Отчасти чтобы забыть о Веббах102, отчасти чтобы отложить на несколько минут «По морю прочь», просто скажу, что мы обедали с ними, а вчера ужинали с Адрианом, Сэнгером и Хасси103. Ох уж эти Веббы! Я считаю, что холодный ветреный день в 13:30 как раз подходит им. Когда мы идем по Гросвенор-роуд, старые газеты разлетаются, а средний класс гуляет в своих воскресных нарядах. Красные дома выглядят ободранными. Фабричные окна выходят на реку. В воскресенье все баржи пришвартованы. Ни солнца, ни тепла. Но куда все идут? Почему правильные вещи так отвратительны? Потом баранина, капуста и яблочный пирог – все съедобное, но невкусное. Плохие сигареты. Немного виски. Гостиная у них теперь ледниково-белая, а акварели висят где-то в стороне. Миссис Вебб демонстрирует свой акулий оскал. Вебб вырядился в красное и выглядел толще, чем есть. Окно в задней комнате из матового стекла – для маскировки. Я больше не боюсь, а лишь тоскую и печалюсь, и меня всю трясет от столь отвратительной перспективы. Мистер Кросс104 из Министерства иностранных дел принес шесть портфелей с бумагами, которые нужно было просмотреть.

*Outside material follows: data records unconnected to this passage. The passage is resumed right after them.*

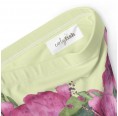 earlyfish - Recycelte High Waist Bikinihose Tropical Flower pink/grün
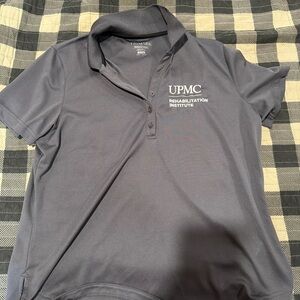 Women's Gray Polo Shirt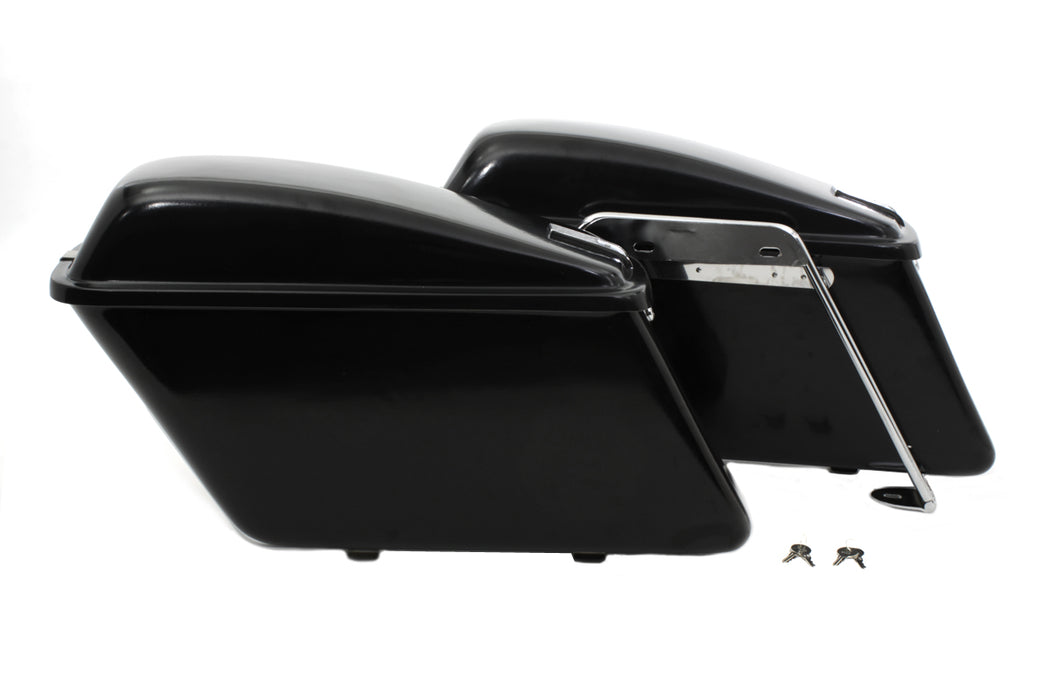 Replica Saddlebag Set Black 1977 / 1984 FL 1977 / 1984 FLH 4-speed models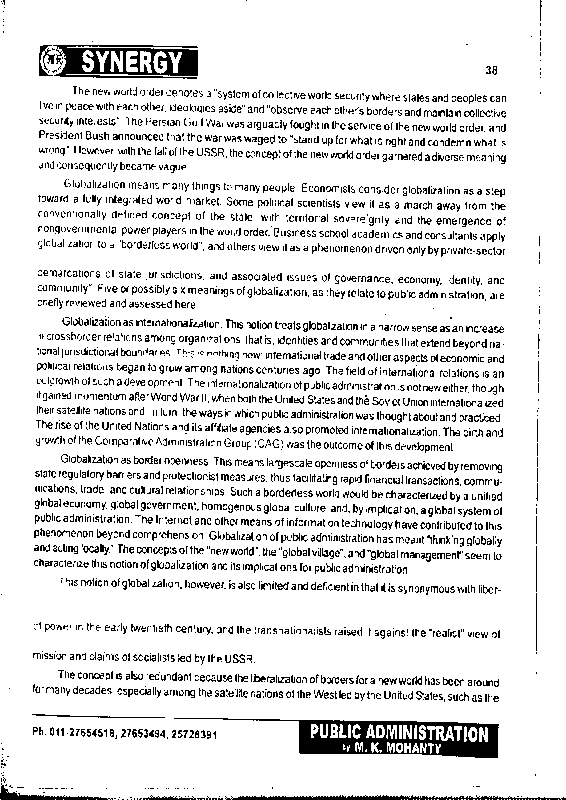Public Administration Notes sample page 2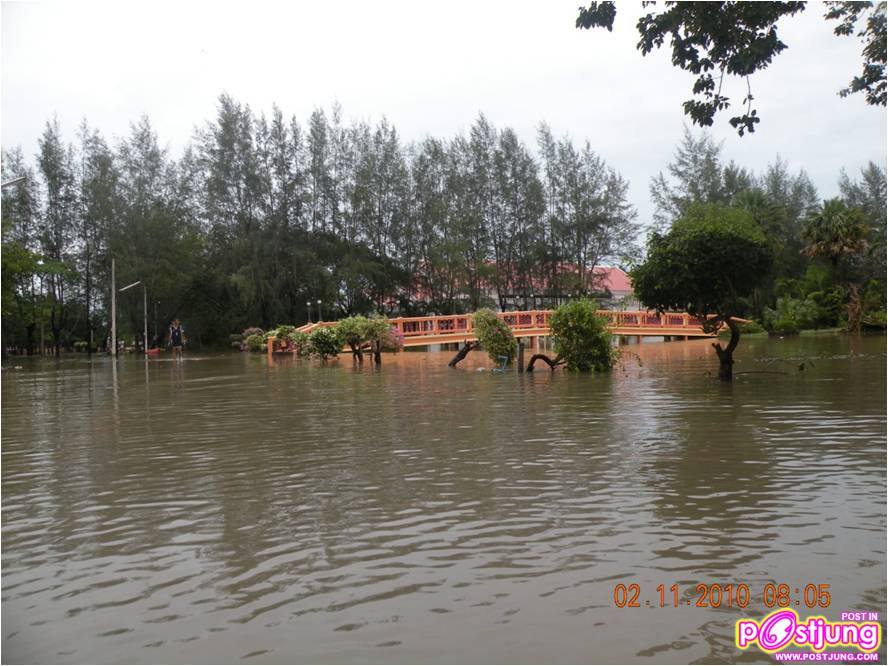 มหาวิทยาลัยราชภัฏสงขลาหลังพายุถล่ม01.11.10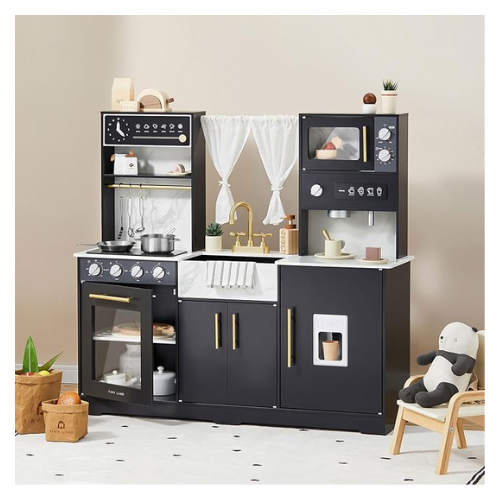 Wooden Play Kitchen Set for Kids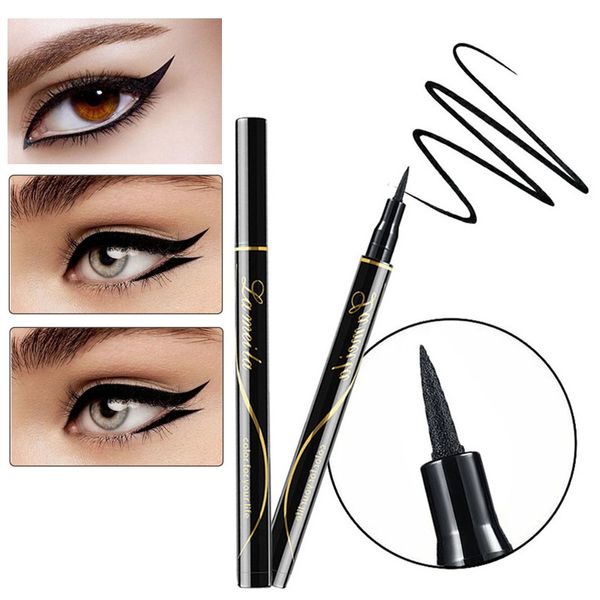 

professional fashion beauty black long-lasting make up waterproof liquid eyeliner eye liner pen pencil makeup cosmetic tool 1pc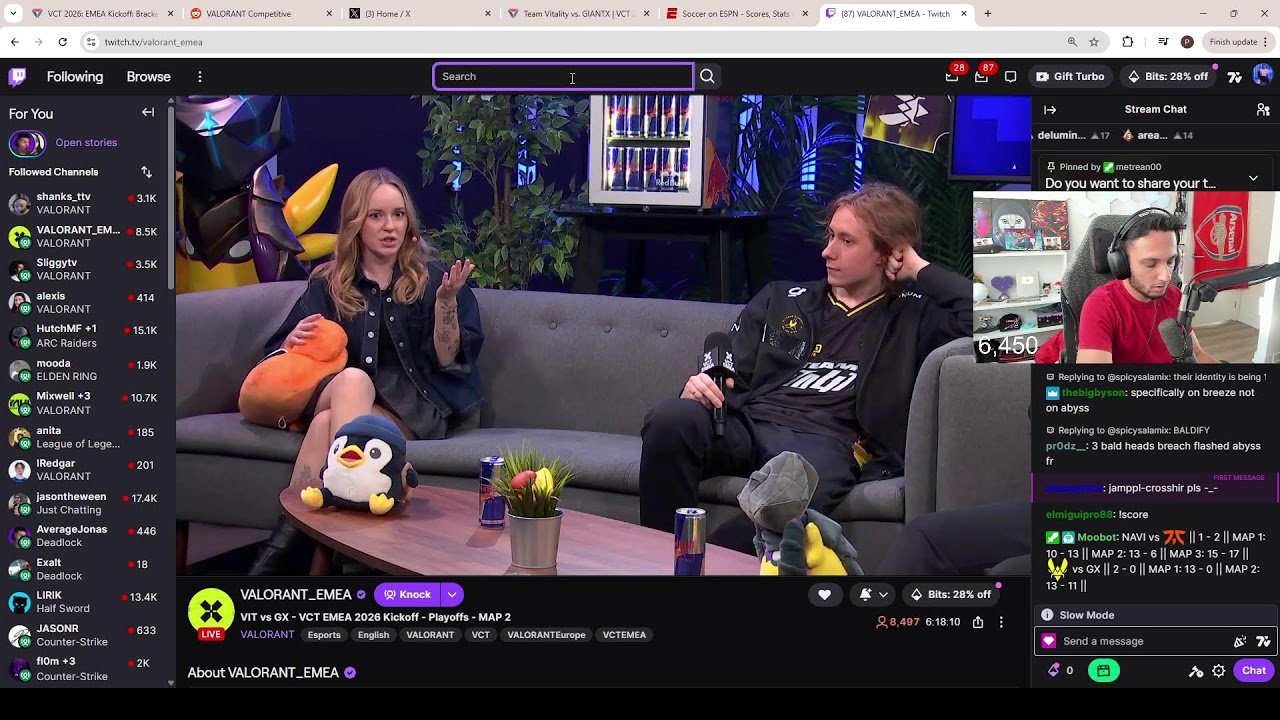 FNS | NAVI vs FNATIC - VCT EMEA Kickoff #VCTWatchparty !INZONE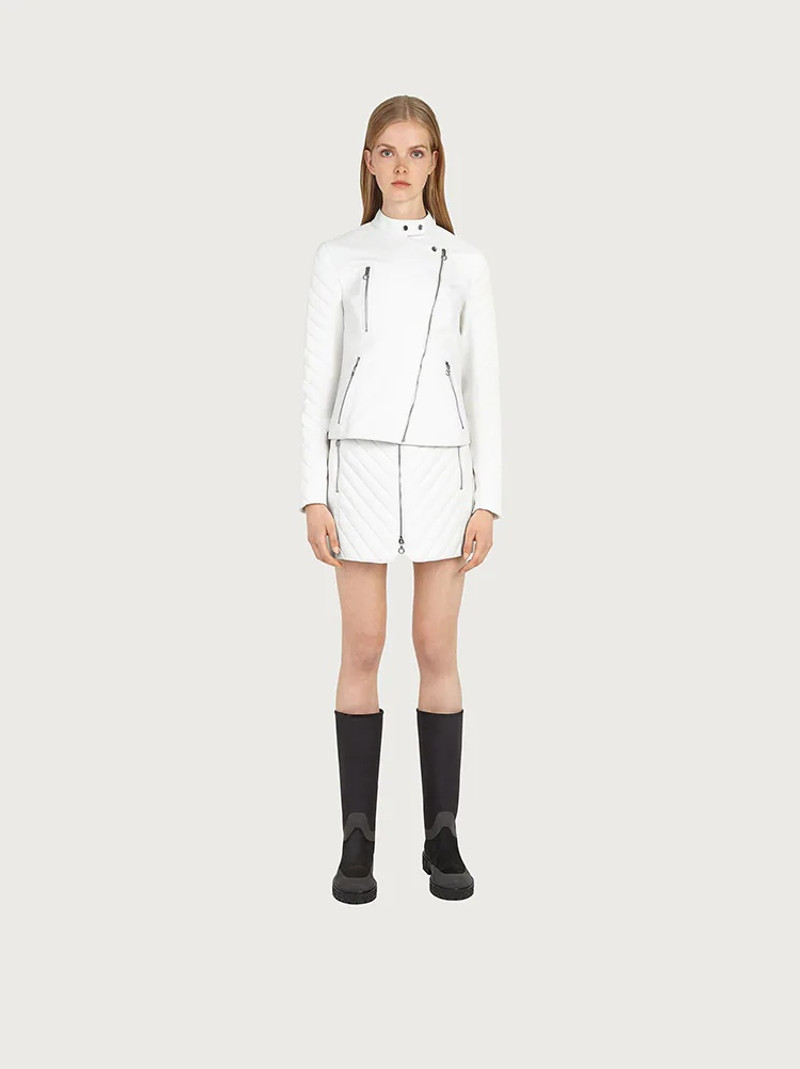 FERRAGAMO NAPPA BIKER JACKET outlook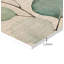 Burchett Vinyl Machine Printed Area Rug-1117073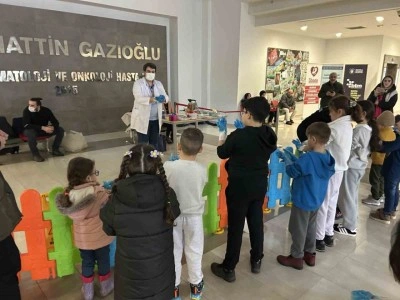 Büyükşehir’den tedavi gören çocuklara moral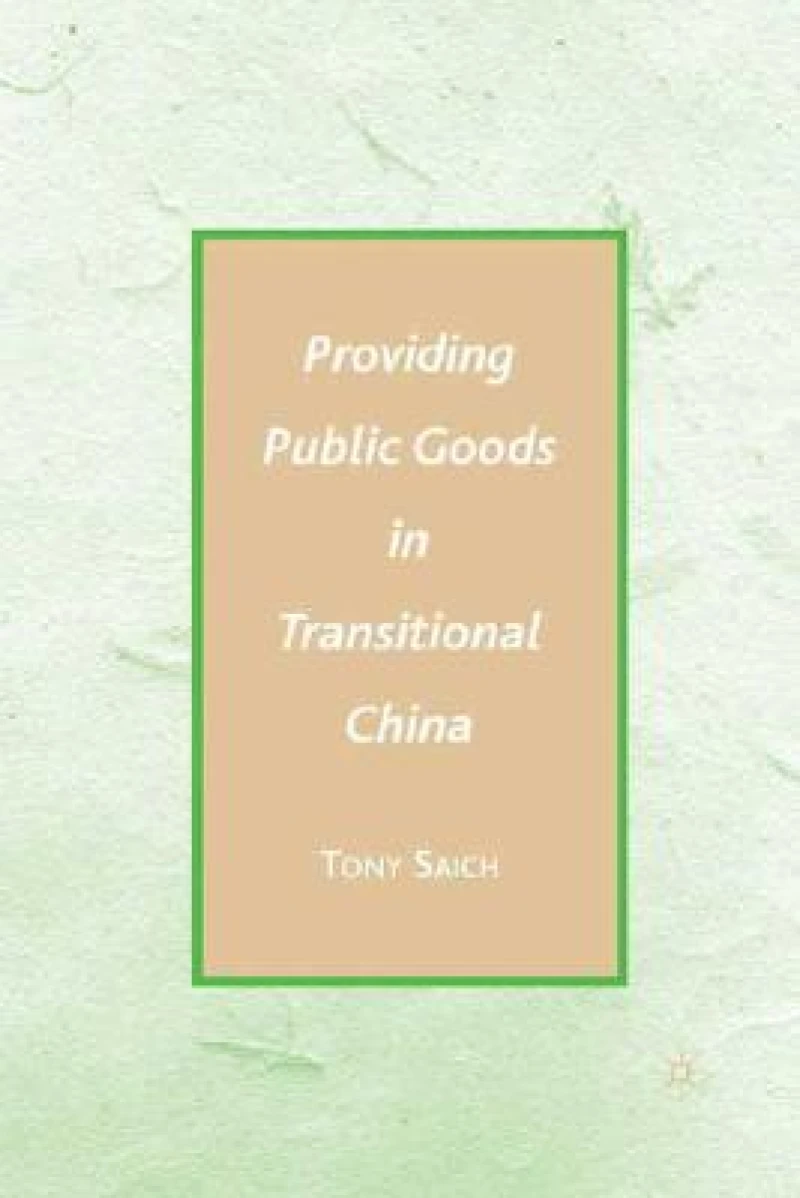 Providing Public Goods in Transitional China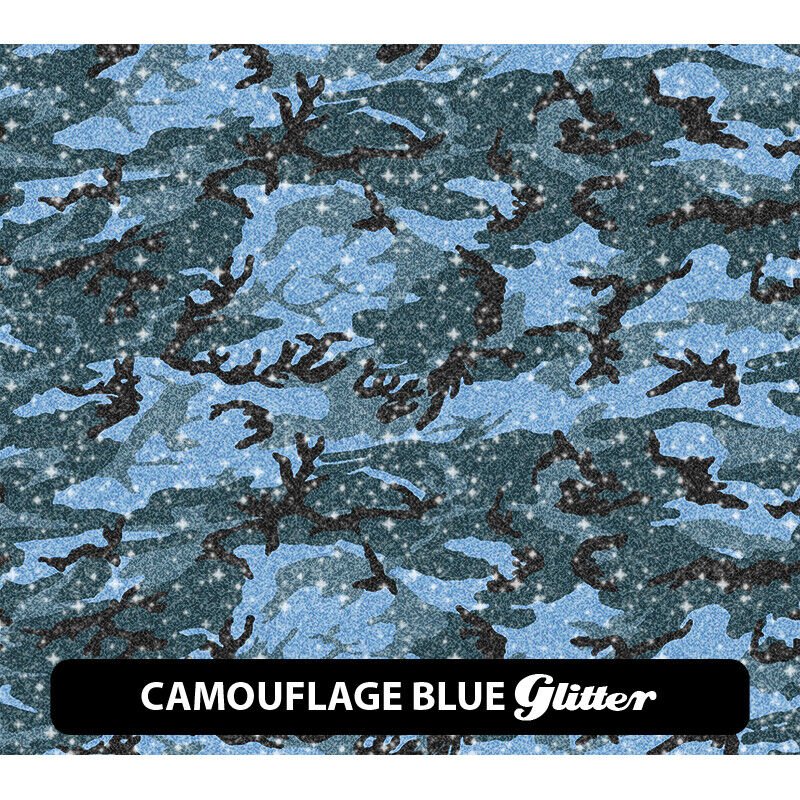 Camouflage Glitter Patterned HTV 12" ROLL **FREE SHIPPING**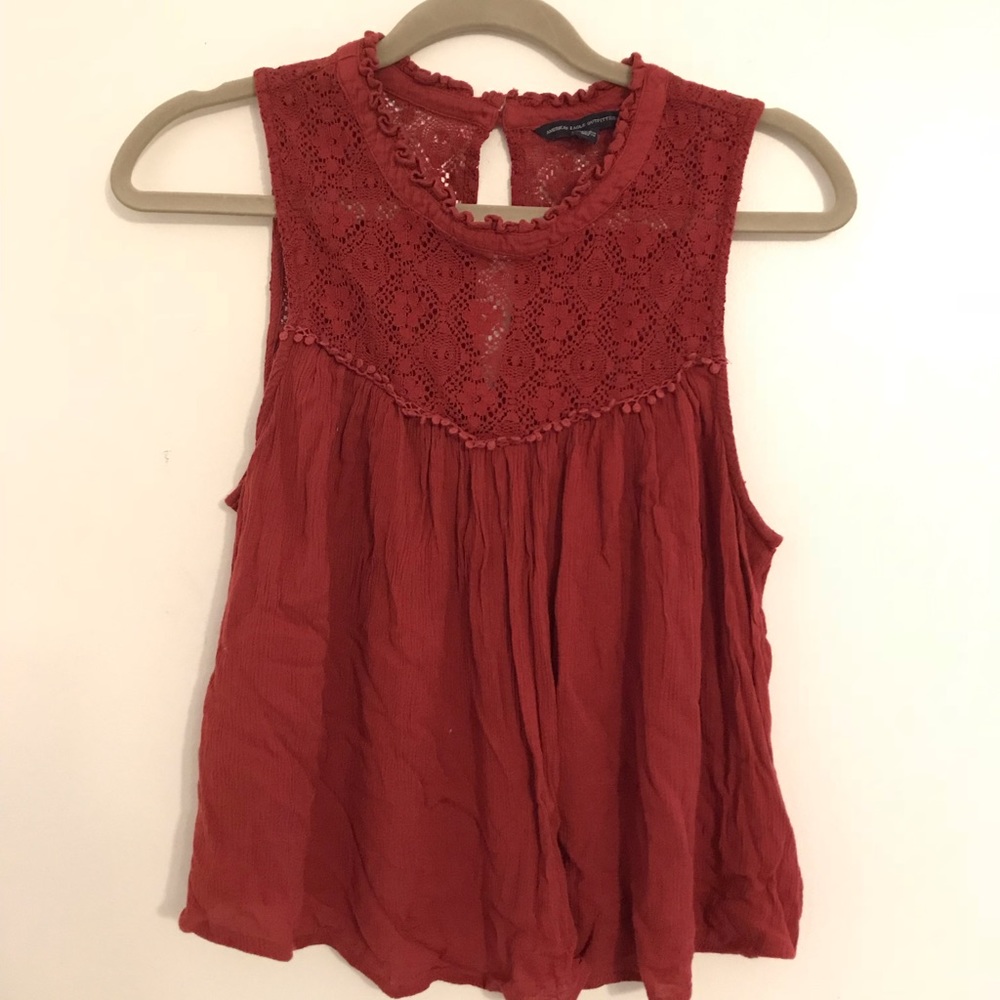 American Eagle Rust Orange Top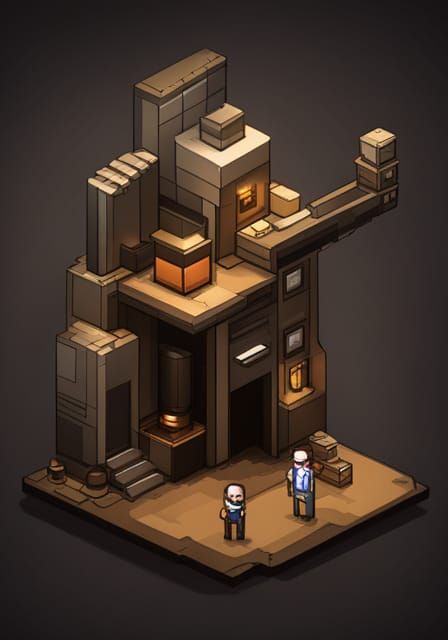 Classic Pixel Art Digital Image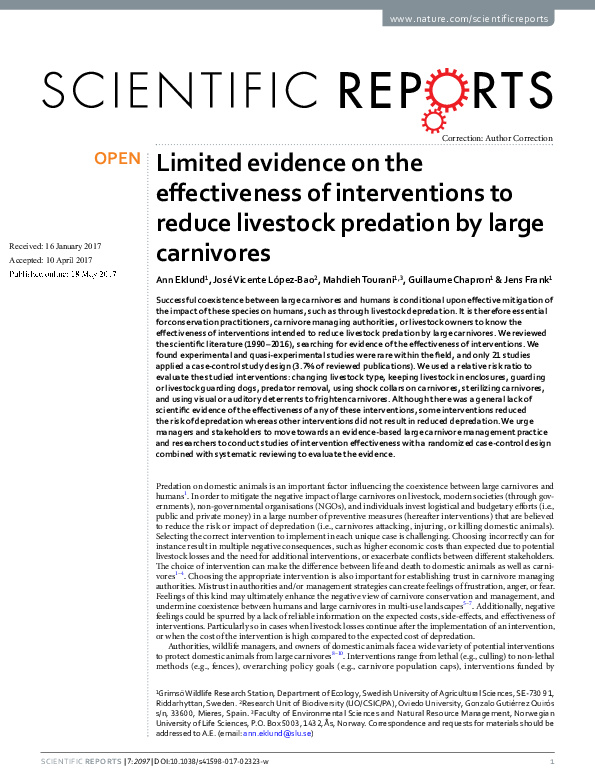 (PDF) Limited evidence on the effectiveness of interventions to reduce ...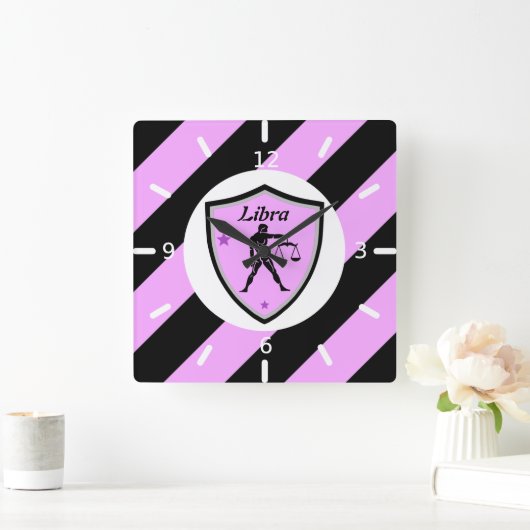 ライブラリ記号 スクエア壁時計 (ホーム)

Миссис Вебб сказала мне, что неправильно препятствовать Л. баллотироваться в парламент; якобы мы нуждаемся в людях тонкого ума и т.д. Но что такое «правильно» и кто такие «мы»?! Холодно-дружелюбно она попрощалась с нами. Относиться к ним можно и проще, но ужас нарастает по мере знакомства с Веббами. Неужели и мы станем такими? Я хожу взад-вперед по платформе, чтобы согреться; опускаю руки в горячую воду, приседаю у камина, но все равно я обостренно раздражена.
3 марта, среда.
Итак, в конце прошлой недели мы поехали в Родмелл и вернулись обратно два дня назад105. Однако в корзине для грязного белья у меня много вещей – сцен, я имею в виду, которые свалены как попало в мое вместилище разума и не извлекаются, пока совсем не потеряют форму и цвет. «Походы на чай», я полагаю, продолжались; о, был один ужин на Гордон-сквер, когда Мэри, раскапризничавшись в своей спальне, отказалась расставаться с заколками для волос. Я записала эту сцену и назвала ее «глупой». Можно ли сказать «вульгарной»? Думаю, нет. Наряжаться для джентльменов – нервное занятие, которое не одну женщину заставит побледнеть. Там был Дезмонд – сердечный, ласковый, самый давний друг, как мне иногда кажется, и, возможно, самый лучший. Меня тронуло то, как он пробежал по платформе, чтобы пожелать мне спокойной ночи. Потом мы продали дядю Тоби106 за £150 мистеру Принцепу, и, получив чек, я тут же пожалела – о боже! – в который раз. Я учусь этого не делать и каждый раз делаю.
Речь Роджера в Клубе и моя первая попытка выступления в течение пяти минут подряд107 – все это было невероятно блестяще и открыло перспективы такой формы волнения, о которой раньше и не подозревали. Обедала с Нессой и Дунканом в Сохо. Видела, как женщина уронила перчатку108. Счастливый вечер.